The West Irondequoit Central School District Comprehension Outcomes, which organize comprehension as: Information and Understanding, Literary Response and Expression, and Critical Analysis and Evaluation, apply to the continuum of instruction from kindergarten through grade twelve. In every curricular area students are expected to develop critical thinking skills including analysis, synthesis, application, evaluation, and reflection on both the information and their learning processes.

Speaking and writing assume a primary role in development of comprehension, along with reading and listening. Discourse among students is fundamental in the development of understanding and is embedded in each outcome area. As with discourse, writing is utilized to construct, clarify, and extend meaning, rather than used only as a means to assess understanding. Reflection is a critical component of each area, deepening students' understanding.

A comprehension companion document accompanies the outcomes, identifying dynamic processes for accessing information and extending understanding. These recursive and interactive processes provide a common thread of student strategies, instructional techniques, and formative assessments applicable to all three outcome areas. Instructional techniques engage students in learning experiences that result in the development of critical thinking skills, as well as comprehension strategies. Formative assessments provide teachers and students with information regarding acquisition of these skills and strategies. Throughout this process, the teacher's role is consistently that of facilitator in a student-centered classroom.

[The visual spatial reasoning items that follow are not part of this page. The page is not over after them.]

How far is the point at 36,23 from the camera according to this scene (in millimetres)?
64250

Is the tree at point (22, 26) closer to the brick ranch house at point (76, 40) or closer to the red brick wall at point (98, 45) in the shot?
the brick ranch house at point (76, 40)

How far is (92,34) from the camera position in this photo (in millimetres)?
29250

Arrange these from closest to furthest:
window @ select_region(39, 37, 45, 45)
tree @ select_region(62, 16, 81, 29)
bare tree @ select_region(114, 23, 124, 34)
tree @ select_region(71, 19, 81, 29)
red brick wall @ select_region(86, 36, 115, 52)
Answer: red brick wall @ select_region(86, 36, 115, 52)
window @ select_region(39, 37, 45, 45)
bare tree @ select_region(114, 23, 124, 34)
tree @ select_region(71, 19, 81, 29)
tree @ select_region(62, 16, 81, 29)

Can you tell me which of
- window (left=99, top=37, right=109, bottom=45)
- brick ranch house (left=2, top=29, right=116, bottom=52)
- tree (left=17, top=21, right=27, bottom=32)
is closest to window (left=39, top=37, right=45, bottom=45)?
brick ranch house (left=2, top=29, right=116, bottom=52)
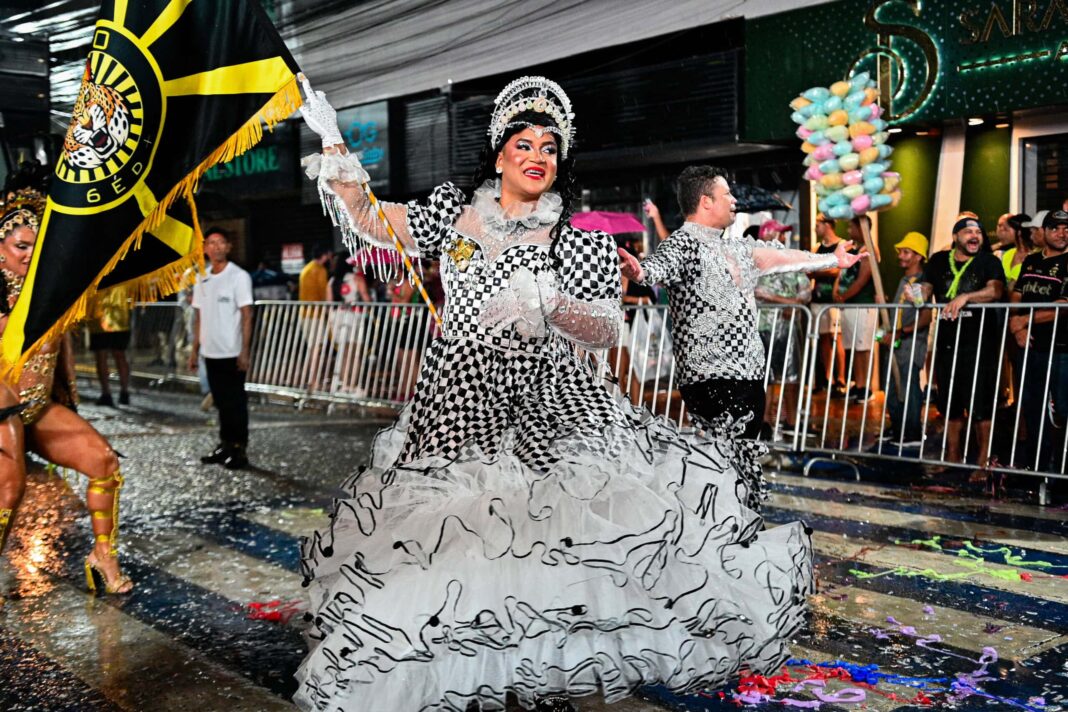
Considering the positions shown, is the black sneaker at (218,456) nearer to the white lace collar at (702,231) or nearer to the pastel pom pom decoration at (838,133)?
the white lace collar at (702,231)

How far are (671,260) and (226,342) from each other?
508 centimetres

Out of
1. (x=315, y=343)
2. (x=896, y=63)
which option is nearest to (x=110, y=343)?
(x=315, y=343)

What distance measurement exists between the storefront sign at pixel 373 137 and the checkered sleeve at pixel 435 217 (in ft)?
49.6

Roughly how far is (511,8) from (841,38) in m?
4.05

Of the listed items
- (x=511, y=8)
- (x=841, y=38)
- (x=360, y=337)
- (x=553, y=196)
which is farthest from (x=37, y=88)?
(x=841, y=38)

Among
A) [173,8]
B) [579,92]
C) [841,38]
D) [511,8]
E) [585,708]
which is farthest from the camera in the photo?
[579,92]

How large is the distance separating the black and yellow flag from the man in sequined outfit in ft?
7.02

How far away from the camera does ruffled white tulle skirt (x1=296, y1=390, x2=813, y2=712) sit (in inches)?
129

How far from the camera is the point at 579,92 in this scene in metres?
16.2

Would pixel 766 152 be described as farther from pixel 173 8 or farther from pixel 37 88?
pixel 173 8

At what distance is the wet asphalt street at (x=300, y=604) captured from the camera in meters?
4.22

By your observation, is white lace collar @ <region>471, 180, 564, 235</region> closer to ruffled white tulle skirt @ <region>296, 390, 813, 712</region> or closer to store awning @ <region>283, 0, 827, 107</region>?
ruffled white tulle skirt @ <region>296, 390, 813, 712</region>

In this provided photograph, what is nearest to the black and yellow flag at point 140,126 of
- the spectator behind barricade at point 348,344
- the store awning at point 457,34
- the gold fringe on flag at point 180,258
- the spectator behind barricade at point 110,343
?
the gold fringe on flag at point 180,258

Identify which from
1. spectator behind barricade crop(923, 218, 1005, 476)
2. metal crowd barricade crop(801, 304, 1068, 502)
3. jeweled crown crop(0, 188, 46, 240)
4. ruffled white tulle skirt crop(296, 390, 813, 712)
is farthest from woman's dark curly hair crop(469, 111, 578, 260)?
spectator behind barricade crop(923, 218, 1005, 476)
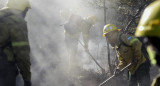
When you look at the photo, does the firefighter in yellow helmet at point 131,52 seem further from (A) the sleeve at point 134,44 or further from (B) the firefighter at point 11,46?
(B) the firefighter at point 11,46

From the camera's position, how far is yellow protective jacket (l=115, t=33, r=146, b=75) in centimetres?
423

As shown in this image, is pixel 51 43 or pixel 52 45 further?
pixel 51 43

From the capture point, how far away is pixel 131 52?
Result: 441 centimetres

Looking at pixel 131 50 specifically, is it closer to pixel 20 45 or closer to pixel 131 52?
pixel 131 52

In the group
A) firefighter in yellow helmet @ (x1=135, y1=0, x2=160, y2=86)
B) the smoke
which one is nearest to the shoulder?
firefighter in yellow helmet @ (x1=135, y1=0, x2=160, y2=86)

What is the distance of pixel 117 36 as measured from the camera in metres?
4.41

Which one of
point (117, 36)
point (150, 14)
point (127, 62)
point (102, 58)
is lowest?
point (102, 58)

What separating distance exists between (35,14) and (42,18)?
0.52 m

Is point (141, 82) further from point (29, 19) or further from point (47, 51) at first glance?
point (29, 19)

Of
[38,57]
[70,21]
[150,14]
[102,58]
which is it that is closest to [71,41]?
[70,21]

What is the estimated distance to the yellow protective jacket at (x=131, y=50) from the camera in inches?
167

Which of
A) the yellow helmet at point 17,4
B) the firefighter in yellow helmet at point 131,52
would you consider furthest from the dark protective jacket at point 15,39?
the firefighter in yellow helmet at point 131,52

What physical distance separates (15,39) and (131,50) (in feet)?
8.34

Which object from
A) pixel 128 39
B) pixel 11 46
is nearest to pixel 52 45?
pixel 128 39
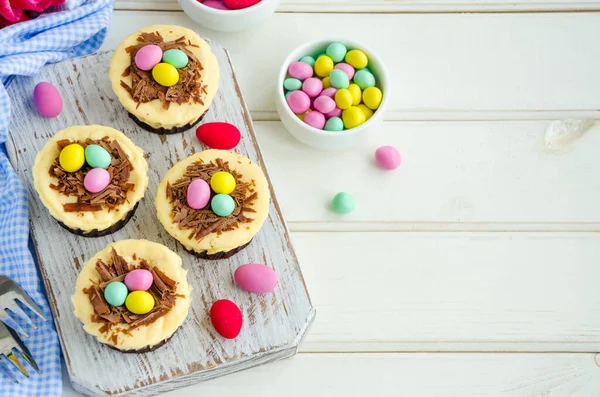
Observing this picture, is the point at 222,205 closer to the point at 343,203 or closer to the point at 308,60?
the point at 343,203

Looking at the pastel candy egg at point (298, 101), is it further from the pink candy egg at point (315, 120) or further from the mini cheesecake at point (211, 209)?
the mini cheesecake at point (211, 209)

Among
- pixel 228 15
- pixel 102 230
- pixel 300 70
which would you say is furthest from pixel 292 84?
pixel 102 230

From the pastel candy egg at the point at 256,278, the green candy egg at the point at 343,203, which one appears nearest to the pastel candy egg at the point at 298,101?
the green candy egg at the point at 343,203

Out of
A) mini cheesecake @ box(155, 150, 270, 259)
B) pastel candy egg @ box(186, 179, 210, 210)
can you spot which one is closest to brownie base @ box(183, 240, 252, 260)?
Result: mini cheesecake @ box(155, 150, 270, 259)

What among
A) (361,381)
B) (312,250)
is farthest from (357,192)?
(361,381)

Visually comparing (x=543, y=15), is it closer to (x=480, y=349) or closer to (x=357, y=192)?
(x=357, y=192)
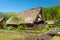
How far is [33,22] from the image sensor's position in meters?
42.5

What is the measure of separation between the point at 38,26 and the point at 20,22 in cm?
583

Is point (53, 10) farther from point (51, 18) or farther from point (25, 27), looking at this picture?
point (25, 27)

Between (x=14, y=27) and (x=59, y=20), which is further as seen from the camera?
(x=59, y=20)

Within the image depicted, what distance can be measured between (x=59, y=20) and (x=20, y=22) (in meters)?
40.5

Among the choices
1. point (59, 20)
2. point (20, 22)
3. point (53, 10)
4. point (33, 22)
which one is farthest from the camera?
point (53, 10)

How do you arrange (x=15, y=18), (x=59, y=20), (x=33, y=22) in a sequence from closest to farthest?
(x=33, y=22), (x=15, y=18), (x=59, y=20)

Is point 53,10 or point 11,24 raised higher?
point 53,10

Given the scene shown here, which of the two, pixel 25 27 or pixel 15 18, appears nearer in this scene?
pixel 25 27

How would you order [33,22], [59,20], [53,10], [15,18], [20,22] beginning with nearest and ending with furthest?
[33,22]
[20,22]
[15,18]
[59,20]
[53,10]

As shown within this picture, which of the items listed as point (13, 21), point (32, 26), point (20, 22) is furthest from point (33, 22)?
point (13, 21)

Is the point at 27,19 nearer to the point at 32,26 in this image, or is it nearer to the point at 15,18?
the point at 32,26

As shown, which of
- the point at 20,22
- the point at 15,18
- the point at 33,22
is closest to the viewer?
the point at 33,22

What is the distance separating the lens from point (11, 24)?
4834cm

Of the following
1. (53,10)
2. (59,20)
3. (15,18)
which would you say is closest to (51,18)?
(53,10)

Through the use of comprehension strategies, students develop life-long thinking skills necessary to achieve the expectations of the outcomes. Strategies are selected and used recursively throughout the learning process - before, during, and after each learning experience. These strategies, however, are not limited to a single phase of the process, but are used cyclically throughout learning. When students are engaged in these processes, fluency results. Fluency is a bridge to comprehension.

Aligned with the New York State English Language Arts Standards and Indicators, the West Irondequoit Central School District Comprehension Outcomes are both an integral part of our English Language Arts Curriculum and all curricular areas. Teaching and celebrating literacy in all its forms is the charge of every educator, and becoming a literate citizen is the right of every student. These outcomes and companion document are a path to that goal.


Outcome 1:  Information and Understanding Outcome 2:  Literary Response and Expression Outcome 3:  Critical Analysis and Evaluation
As listeners, speakers, readers and writers, students will collect data, facts, and ideas; discover relationships and concepts; make generalizations by using knowledge generated from oral, written and electronic sources.

Sources may include, but are not limited to:  informational texts, audio, media, oral presentations, professional journals, newspapers, magazines; charts, graphs and diagrams; as well as other expository and imaginative sources.


As listeners, speakers, readers and writers, students will comprehend, interpret and critique imaginative texts in every medium, making connections to relevant personal experiences and knowledge to understand the text, while recognizing its social, cultural, and/or historical features.

Sources may include, but are not limited to:  imaginative texts such as novels, short stories, poetry, historical fiction, memoir, fables and folktales, satire, plays, biographies, and auto-biographies.



As listeners, speakers, readers and writers, students will analyze and evaluate experiences, ideas, information and issues using evaluative criteria from a variety of perspectives and recognize the difference in evaluations based on varied sets of criteria.

Sources for ideas, information, issues, and experiences may include, but are not limited to:  literature; informational texts and textbooks; public documents and political speeches; advertisements; book/movie reviews, critiques, and editorials; technical manuals and professional journals.

Students will:


  • Gather, interpret, and analyze extensive, authentic, complex, and diverse sources/genres to develop and extend understanding of the information and ideas.
  • Construct meaningful and well-developed connections to relevant prior knowledge and experiences that facilitate the development of further insights.
Students will:


  • Evaluate literary merit based on understanding of genre, literary elements and techniques, literary tradition, and/or historical period.
  • Synthesize personal thoughts with the perspectives, ideas, and questions voiced by others in order to construct meaning and extend knowledge and understanding by engaging in discourse.
Students will:


  • Assess the quality and dependability of texts and other sources using criteria related to genre, subject area, purpose, and critical perspectives specific to an area of study.
  • Interpret the author/authors' perspective and purpose to evaluate the validity of the arguments presented.